### Breve esercizio 1
Riporti fedelmente il passo della pagina sul film di Mattotti che va da "Ci son voluti" a "novembre del 2015.".

### Pagina

Ma Lorenzo Mattotti, il disegnatore nato a Brescia, transitato per Udine e diventato una star mondiale a Parigi, non ha mai temuto di confrontarsi con quel romanzo così bello e strano pubblicato a puntate da Dino Buzzati sul “Corriere dei Piccoli” nel 1945, e poi uscito in volume nello stesso anno da Rizzoli (ripreso, nel 1958, da Aldo Martello Editore). Perché lui, l’artista di “Fuochi”, “Labirinti”, “Stigmate”,  di uno straordinario “Pinocchio”, ha sempre amato l’autore del “Deserto dei Tartari” e di “Un amore”. Tanto da considerarlo uno dei suoi immaginari padri nel campo della creatività, della libertà di inventare e di sognare.

Ci son voluti anni perché “La famosa invasione degli orsi in Sicilia” diventasse un film disegnato e animato. Ma valeva la pena aspettare tutto questo tempo. Perché Lorenzo Mattotti non solo ha trasformato il romanzo di Dino Buzzati in un’opera visiva, e visionaria, che conquista per la bellezza, per la forza narrativa e artistica. Ha saputo, al tempo stesso, tradire il testo originale con grande sensibilità e intelligenza. Inventando attorno al racconto degli orsi di Re Leonzio, che scendono dalle montagne per ritrovare il piccolo Tonio, rapito da due cacciatori e portato alla corte del malvagio Granduca come un grazioso giocattolino pronto a divertire il tiranno, due personaggi inesistenti nel libro: il vecchio cantastorie Gedeone e la sua piccola aiutante Almerina, che si chiama come la moglie di Dino Buzzati, morta nel novembre del 2015.

Insieme agli sceneggiatori Thomas Bidegain e Jean Luc Fromental, Lorenzo Mattotti ha saputo fare di queste figure, e del Vecchio Orso, che diventa il deus ex machina della seconda parte della pellicola e della narrazione, due perfetti spiriti guida pronti a introdurre chi guarda nel mondo incantato e inquieto, a tratti crudele e buio, ma sempre pervaso di magia e di poesia, del racconto.

### Record del dataset
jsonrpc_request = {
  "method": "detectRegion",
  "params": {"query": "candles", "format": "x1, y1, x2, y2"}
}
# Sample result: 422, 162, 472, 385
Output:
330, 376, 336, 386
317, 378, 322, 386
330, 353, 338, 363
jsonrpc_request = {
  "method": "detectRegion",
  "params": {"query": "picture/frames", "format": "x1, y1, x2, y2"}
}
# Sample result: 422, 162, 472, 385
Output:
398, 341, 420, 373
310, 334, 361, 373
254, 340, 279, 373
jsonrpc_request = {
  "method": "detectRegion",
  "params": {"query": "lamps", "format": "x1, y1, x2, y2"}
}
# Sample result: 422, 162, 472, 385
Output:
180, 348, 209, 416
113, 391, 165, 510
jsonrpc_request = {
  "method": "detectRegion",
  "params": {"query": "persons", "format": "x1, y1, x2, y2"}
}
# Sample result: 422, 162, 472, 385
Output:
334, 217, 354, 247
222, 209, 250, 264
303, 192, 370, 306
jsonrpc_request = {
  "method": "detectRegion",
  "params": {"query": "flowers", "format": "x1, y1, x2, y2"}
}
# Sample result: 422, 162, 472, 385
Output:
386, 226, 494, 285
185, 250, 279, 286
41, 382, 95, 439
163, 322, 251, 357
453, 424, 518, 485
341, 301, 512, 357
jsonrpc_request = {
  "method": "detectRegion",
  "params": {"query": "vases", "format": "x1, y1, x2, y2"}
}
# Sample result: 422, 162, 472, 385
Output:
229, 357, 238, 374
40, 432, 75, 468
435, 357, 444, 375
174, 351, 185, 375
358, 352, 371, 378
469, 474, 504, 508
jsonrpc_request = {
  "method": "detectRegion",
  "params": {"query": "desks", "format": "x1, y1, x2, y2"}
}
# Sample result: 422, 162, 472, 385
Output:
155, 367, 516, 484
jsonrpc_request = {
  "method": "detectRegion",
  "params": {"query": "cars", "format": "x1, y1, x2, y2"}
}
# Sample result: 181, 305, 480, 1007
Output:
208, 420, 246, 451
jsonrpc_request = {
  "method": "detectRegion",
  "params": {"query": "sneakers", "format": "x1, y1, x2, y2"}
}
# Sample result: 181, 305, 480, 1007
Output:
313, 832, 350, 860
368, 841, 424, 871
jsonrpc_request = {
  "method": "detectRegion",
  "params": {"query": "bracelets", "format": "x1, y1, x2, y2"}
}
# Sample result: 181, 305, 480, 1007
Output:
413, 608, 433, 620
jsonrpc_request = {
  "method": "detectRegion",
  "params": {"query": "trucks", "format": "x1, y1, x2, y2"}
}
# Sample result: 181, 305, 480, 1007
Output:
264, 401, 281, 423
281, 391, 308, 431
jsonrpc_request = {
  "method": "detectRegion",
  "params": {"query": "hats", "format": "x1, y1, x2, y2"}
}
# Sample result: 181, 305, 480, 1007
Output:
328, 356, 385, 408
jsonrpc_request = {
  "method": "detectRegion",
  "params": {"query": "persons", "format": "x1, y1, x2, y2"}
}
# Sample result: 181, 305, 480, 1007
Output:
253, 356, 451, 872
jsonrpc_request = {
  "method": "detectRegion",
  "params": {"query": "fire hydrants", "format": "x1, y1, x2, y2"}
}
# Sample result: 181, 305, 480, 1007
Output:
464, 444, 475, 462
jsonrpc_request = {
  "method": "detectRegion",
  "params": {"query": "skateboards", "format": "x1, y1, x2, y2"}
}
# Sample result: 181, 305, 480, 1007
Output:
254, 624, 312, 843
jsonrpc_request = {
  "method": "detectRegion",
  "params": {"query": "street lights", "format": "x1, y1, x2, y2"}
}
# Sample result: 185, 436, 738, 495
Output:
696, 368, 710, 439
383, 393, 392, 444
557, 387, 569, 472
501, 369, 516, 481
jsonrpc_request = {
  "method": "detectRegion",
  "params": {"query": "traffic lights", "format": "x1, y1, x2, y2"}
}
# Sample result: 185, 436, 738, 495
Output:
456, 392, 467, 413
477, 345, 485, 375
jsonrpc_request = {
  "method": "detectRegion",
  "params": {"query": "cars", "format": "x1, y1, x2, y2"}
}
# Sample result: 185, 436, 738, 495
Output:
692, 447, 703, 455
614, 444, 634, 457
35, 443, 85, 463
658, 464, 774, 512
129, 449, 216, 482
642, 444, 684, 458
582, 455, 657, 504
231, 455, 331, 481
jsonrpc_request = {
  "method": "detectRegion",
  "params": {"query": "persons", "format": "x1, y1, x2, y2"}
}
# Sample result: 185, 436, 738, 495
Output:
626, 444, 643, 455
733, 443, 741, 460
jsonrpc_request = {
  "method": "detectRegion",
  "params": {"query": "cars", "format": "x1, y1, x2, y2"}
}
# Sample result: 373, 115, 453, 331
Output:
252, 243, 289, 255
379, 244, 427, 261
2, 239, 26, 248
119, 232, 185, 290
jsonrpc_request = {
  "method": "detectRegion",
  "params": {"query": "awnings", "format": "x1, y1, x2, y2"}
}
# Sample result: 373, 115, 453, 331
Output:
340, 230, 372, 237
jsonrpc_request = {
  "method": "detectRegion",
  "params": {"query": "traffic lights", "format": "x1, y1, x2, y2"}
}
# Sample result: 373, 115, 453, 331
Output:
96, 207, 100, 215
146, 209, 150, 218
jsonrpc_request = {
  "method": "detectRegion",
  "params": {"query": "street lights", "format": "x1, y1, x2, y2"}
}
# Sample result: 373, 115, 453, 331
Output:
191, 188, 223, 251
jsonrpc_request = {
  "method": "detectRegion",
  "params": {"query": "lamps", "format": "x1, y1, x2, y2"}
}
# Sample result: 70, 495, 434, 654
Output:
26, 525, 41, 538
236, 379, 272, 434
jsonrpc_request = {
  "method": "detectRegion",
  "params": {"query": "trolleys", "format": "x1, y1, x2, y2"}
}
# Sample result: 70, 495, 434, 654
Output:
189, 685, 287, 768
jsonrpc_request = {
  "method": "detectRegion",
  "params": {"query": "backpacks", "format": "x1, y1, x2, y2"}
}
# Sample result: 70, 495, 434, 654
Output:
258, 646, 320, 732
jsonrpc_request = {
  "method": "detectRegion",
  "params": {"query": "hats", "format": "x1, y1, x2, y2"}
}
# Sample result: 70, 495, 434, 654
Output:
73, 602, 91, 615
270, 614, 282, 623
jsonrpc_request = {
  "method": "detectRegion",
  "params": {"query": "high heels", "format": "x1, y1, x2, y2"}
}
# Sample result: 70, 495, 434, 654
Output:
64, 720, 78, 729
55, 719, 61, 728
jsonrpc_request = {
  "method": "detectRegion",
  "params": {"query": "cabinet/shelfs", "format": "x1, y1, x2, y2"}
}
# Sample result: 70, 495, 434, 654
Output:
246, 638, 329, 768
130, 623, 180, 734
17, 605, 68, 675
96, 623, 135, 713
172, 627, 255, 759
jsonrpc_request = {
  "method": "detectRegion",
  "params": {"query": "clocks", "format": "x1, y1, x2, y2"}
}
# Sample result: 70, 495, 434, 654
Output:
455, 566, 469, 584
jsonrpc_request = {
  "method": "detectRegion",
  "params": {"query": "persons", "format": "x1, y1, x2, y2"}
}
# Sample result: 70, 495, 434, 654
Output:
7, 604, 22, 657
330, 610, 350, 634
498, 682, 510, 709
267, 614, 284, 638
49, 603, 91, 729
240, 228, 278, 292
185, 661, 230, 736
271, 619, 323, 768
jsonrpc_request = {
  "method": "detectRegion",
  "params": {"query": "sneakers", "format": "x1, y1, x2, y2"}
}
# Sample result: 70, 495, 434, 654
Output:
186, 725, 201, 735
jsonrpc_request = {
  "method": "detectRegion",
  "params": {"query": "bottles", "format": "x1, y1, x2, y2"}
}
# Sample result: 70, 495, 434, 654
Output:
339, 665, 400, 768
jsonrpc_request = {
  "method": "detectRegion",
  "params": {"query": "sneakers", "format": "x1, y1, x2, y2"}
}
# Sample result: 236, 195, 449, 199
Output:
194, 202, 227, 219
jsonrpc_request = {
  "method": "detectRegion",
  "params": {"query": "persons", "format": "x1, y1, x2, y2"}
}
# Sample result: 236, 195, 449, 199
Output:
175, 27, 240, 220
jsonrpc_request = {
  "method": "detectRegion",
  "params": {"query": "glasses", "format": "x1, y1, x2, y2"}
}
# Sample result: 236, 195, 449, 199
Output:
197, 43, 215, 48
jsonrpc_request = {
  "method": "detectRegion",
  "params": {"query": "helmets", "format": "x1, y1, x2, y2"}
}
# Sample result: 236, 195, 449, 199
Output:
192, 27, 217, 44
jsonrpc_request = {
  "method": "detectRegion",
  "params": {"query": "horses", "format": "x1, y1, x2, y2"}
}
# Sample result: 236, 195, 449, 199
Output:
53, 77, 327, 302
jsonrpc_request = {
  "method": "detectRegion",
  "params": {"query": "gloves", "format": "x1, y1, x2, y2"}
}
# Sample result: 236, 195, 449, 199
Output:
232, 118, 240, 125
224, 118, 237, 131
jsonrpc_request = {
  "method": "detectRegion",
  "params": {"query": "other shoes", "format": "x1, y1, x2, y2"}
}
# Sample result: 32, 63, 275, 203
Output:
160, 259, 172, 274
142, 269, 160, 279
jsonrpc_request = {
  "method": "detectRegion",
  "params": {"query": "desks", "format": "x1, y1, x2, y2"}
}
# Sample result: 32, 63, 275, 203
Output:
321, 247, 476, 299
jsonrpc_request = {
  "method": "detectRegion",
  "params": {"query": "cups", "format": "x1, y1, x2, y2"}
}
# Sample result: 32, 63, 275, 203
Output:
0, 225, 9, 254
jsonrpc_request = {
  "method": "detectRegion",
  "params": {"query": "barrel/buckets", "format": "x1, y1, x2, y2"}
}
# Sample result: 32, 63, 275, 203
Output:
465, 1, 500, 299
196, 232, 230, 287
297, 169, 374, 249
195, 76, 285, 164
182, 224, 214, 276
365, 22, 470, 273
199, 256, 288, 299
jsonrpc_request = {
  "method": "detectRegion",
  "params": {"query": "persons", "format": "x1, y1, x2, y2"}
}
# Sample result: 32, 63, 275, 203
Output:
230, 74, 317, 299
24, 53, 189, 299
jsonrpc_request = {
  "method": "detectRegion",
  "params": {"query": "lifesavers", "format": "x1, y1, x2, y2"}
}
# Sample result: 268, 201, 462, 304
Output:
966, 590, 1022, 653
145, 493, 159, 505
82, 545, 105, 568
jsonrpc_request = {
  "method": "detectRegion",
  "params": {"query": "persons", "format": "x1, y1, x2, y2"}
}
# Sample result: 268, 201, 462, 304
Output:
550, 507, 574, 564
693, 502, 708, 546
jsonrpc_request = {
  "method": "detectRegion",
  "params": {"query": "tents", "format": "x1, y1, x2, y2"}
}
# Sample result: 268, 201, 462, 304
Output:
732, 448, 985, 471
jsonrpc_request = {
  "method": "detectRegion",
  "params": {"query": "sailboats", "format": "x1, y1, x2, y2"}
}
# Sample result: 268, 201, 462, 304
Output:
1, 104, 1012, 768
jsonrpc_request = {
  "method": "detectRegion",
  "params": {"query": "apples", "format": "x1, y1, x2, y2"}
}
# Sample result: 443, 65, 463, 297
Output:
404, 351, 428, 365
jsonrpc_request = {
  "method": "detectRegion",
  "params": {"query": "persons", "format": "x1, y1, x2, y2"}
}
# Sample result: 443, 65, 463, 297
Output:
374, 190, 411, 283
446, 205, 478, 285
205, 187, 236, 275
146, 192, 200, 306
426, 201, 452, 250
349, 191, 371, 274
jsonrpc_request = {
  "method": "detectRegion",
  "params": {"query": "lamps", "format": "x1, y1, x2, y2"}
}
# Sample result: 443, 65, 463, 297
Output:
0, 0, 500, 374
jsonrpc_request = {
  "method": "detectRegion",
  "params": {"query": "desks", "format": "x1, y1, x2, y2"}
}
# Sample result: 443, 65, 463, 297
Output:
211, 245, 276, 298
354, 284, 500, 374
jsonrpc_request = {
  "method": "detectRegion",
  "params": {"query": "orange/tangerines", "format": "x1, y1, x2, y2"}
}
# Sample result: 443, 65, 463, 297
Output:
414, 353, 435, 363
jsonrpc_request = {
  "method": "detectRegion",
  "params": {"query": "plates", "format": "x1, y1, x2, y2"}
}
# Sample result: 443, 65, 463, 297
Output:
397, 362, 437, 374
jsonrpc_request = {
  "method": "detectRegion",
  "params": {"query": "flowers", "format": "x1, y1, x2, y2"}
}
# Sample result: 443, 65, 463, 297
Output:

### Breve esercizio 2
Ricopi senza alcuna modifica i record, dalla prima riga fino a quella che contiene "208, 420, 246, 451", entrambe incluse.

### Soluzione del problema 1
Ci son voluti anni perché “La famosa invasione degli orsi in Sicilia” diventasse un film disegnato e animato. Ma valeva la pena aspettare tutto questo tempo. Perché Lorenzo Mattotti non solo ha trasformato il romanzo di Dino Buzzati in un’opera visiva, e visionaria, che conquista per la bellezza, per la forza narrativa e artistica. Ha saputo, al tempo stesso, tradire il testo originale con grande sensibilità e intelligenza. Inventando attorno al racconto degli orsi di Re Leonzio, che scendono dalle montagne per ritrovare il piccolo Tonio, rapito da due cacciatori e portato alla corte del malvagio Granduca come un grazioso giocattolino pronto a divertire il tiranno, due personaggi inesistenti nel libro: il vecchio cantastorie Gedeone e la sua piccola aiutante Almerina, che si chiama come la moglie di Dino Buzzati, morta nel novembre del 2015.

### Soluzione del problema 2
jsonrpc_request = {
  "method": "detectRegion",
  "params": {"query": "candles", "format": "x1, y1, x2, y2"}
}
# Sample result: 422, 162, 472, 385
Output:
330, 376, 336, 386
317, 378, 322, 386
330, 353, 338, 363
jsonrpc_request = {
  "method": "detectRegion",
  "params": {"query": "picture/frames", "format": "x1, y1, x2, y2"}
}
# Sample result: 422, 162, 472, 385
Output:
398, 341, 420, 373
310, 334, 361, 373
254, 340, 279, 373
jsonrpc_request = {
  "method": "detectRegion",
  "params": {"query": "lamps", "format": "x1, y1, x2, y2"}
}
# Sample result: 422, 162, 472, 385
Output:
180, 348, 209, 416
113, 391, 165, 510
jsonrpc_request = {
  "method": "detectRegion",
  "params": {"query": "persons", "format": "x1, y1, x2, y2"}
}
# Sample result: 422, 162, 472, 385
Output:
334, 217, 354, 247
222, 209, 250, 264
303, 192, 370, 306
jsonrpc_request = {
  "method": "detectRegion",
  "params": {"query": "flowers", "format": "x1, y1, x2, y2"}
}
# Sample result: 422, 162, 472, 385
Output:
386, 226, 494, 285
185, 250, 279, 286
41, 382, 95, 439
163, 322, 251, 357
453, 424, 518, 485
341, 301, 512, 357
jsonrpc_request = {
  "method": "detectRegion",
  "params": {"query": "vases", "format": "x1, y1, x2, y2"}
}
# Sample result: 422, 162, 472, 385
Output:
229, 357, 238, 374
40, 432, 75, 468
435, 357, 444, 375
174, 351, 185, 375
358, 352, 371, 378
469, 474, 504, 508
jsonrpc_request = {
  "method": "detectRegion",
  "params": {"query": "desks", "format": "x1, y1, x2, y2"}
}
# Sample result: 422, 162, 472, 385
Output:
155, 367, 516, 484
jsonrpc_request = {
  "method": "detectRegion",
  "params": {"query": "cars", "format": "x1, y1, x2, y2"}
}
# Sample result: 181, 305, 480, 1007
Output:
208, 420, 246, 451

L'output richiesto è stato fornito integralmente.